Vor dem Eingangsbereich formt Iris mit ihren Händen einen Kreis und versucht, durch die Scheibe weiter ins Innere zu schauen, während der Kleine es ihr gleichtut. Nur wenig ist zu erkennen. Es lassen sich die roten Samtteppiche erahnen und die goldgelben Wände. Die glänzend gepolsterten Sessel, die Ausstellung zu Maharishis Errungenschaften und die ausladenden Plastikblumen-Arrangements jedoch sind verschwunden. Doch auch ohne die Reliquien bleibt die Geschichte des Hauses hängen und weiter fragt der Kleine die Runde aus, während sie durch die leeren, von Sternen und Lichterketten beleuchteten Strassen spazieren. Und weiter, während sie sich danach die Zähne putzen und weiter, während der Grossdädi in der Küche allen die Wärmeflaschen füllt.

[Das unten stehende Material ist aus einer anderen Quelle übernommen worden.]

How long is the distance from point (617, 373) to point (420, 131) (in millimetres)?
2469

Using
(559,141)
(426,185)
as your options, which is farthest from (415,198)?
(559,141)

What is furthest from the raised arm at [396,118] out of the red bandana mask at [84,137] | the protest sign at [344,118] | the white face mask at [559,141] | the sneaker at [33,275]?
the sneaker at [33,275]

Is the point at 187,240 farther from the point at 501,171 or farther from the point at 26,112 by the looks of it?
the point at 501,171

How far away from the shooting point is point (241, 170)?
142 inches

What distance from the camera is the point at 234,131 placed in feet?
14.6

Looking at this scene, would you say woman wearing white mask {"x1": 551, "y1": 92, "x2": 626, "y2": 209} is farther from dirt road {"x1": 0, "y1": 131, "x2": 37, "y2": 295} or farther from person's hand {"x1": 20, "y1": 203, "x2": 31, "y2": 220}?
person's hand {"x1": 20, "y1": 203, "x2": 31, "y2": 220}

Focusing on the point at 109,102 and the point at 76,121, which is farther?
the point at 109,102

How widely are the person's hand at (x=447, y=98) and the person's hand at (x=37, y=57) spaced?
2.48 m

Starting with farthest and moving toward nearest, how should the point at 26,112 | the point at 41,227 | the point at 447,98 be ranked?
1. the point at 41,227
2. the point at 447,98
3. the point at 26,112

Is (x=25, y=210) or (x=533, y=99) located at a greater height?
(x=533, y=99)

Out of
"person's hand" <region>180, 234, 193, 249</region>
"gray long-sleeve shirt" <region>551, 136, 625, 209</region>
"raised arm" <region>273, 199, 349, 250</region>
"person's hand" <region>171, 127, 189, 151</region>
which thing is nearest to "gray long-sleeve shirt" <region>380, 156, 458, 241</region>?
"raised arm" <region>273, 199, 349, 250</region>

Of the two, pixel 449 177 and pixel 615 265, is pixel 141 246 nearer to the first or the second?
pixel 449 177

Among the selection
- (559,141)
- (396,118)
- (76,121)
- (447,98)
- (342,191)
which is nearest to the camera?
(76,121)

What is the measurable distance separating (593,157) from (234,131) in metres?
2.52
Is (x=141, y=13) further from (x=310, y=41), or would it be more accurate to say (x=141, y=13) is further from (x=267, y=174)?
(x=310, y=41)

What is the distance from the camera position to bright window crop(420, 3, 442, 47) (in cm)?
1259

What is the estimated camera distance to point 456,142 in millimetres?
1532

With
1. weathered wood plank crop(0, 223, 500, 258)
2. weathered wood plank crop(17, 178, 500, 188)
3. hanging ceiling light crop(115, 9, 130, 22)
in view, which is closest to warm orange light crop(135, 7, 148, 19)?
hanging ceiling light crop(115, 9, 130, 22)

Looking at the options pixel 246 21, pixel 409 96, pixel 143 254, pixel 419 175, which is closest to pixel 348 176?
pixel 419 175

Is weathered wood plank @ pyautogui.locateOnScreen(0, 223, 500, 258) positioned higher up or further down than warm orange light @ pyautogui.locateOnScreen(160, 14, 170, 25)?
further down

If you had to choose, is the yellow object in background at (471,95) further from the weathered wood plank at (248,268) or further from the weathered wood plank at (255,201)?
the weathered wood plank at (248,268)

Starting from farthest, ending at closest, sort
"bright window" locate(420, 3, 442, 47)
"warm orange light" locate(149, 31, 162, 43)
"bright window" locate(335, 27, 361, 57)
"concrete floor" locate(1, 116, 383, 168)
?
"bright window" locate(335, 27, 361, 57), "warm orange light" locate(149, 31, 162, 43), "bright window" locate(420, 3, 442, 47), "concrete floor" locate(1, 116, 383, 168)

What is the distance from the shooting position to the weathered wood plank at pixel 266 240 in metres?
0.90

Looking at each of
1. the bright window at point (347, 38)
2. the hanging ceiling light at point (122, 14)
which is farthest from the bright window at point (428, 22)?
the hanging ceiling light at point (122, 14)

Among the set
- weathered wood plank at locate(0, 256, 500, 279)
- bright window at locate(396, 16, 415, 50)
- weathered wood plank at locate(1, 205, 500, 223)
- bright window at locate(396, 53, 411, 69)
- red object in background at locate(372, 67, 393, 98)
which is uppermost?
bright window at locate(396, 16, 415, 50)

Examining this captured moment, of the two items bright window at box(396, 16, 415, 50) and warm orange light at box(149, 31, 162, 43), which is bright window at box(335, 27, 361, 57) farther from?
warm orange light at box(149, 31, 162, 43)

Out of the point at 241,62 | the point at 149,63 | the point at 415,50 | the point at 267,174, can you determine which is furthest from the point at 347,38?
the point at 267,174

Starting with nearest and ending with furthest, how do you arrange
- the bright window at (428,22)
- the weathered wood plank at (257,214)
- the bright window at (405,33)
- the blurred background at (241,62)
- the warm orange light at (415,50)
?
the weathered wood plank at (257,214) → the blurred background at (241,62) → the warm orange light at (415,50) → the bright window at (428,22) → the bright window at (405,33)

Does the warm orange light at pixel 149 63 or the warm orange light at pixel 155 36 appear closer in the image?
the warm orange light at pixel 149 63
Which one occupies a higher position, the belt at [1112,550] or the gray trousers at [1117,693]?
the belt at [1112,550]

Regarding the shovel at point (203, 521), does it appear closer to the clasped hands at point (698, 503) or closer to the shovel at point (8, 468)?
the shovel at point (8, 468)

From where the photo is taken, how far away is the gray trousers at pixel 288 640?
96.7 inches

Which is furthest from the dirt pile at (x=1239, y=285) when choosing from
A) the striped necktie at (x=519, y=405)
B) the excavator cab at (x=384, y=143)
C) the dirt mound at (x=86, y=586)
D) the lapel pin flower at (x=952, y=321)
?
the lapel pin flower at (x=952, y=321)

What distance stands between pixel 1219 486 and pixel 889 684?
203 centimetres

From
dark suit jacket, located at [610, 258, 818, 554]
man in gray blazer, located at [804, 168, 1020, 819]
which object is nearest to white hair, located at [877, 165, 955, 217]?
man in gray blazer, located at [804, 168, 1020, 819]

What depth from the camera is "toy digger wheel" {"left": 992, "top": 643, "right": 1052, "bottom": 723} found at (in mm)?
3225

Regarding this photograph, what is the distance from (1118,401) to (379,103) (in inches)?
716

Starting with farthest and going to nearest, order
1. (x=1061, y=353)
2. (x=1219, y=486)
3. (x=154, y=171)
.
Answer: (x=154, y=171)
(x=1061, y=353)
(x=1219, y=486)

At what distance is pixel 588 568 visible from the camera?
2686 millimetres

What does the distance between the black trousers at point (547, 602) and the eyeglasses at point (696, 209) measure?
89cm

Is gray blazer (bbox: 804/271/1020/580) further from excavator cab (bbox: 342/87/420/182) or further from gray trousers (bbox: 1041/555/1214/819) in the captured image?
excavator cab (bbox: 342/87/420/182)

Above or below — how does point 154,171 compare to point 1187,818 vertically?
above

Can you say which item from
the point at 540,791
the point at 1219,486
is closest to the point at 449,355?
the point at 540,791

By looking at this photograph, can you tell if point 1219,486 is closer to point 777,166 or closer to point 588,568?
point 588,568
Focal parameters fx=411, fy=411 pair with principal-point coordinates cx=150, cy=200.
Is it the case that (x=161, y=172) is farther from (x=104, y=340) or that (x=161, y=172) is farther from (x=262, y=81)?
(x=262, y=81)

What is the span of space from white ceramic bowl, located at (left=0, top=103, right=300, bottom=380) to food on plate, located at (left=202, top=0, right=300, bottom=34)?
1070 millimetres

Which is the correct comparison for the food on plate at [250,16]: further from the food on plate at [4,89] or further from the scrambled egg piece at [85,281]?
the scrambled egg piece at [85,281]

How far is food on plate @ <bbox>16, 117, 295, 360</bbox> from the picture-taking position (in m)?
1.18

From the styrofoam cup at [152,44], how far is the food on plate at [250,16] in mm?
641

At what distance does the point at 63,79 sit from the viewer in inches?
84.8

Doch dann, bei einer Runde vom guten Kirsch wird es doch noch kritisch. Es entbrennt eine Diskussion darüber, was denn nun «gute Gäste» ausmacht. Und wer fremd ist oder eben nicht. Und natürlich bleiben am Ende Iris und ihr Onkel alleine am Tisch zurück, streitend einmal mehr über links und rechts und darüber, was man denn nun eigentlich noch sagen darf. Beide glauben genau zu wissen, wer in welchen Bildern denkt. Einig werden sich die beiden niemals werden. Und auf den Tisch und vor die Stirne werden jedes Jahr die Hände geschlagen. Bis endlich jemand aufsteht und das Fenster öffnet.

 

Am Morgen wacht Iris noch im Dunkel auf. Unter der warmen Decke stellt sie sich schlafend, während ihre Cousine und der Kleine an ihr vorbei in die Küche tapsen, flüsternd, weil der Kleine an gestern Abend anknüpfend mit weiteren Fragen Runden dreht. Wenige Minuten später klingt ein erster Beatles-Song durch die geschlossene Türe und Gelächter des Onkels, der wie immer schon vor allen anderen in der Küche seinen Kaffee trinkt und den Speckzopf in den Ofen schiebt. Es hat wieder zu schneien begonnen.
Der Grossdädi grinst verschlafen, als er und Iris sich vor der Küchentür entgegenkommen und gemeinsam zweimal durchatmen, bevor sie sich in den morgendlichen Trubel wagen.

«See how they fly – like Lucy in the sky» tönt nun John Lennons Stimme aus dem Lautsprecher – und wer einen Moment später draussen durch den Schnee am Haus von Iris Grosseltern vorbeistapft, wird durch das Fenster in eine kleine, ausgelassen tanzende Gesellschaft blicken. In ein harmonisches Bild.

Innen bleibt Iris einen Moment stehen und sieht sich um. Sieht diesem Haufen Menschen zu, wie sie vertraut tanzend und lachend sich gegenseitig unbeholfen herumwirbeln. Sie sehen sich nicht oft, leben in unterschiedlichen «Bubbles», wie man es mittlerweile sagt. Sie sind sich selten wirklich einig. Und doch halten sie daran fest, an diesen Tagen zusammenzugehören. Entscheiden sich immer wieder dafür, miteinander zu feiern, zu lachen, zu tanzen – auch zu streiten. Sich immer wieder gegenseitig anzuhören.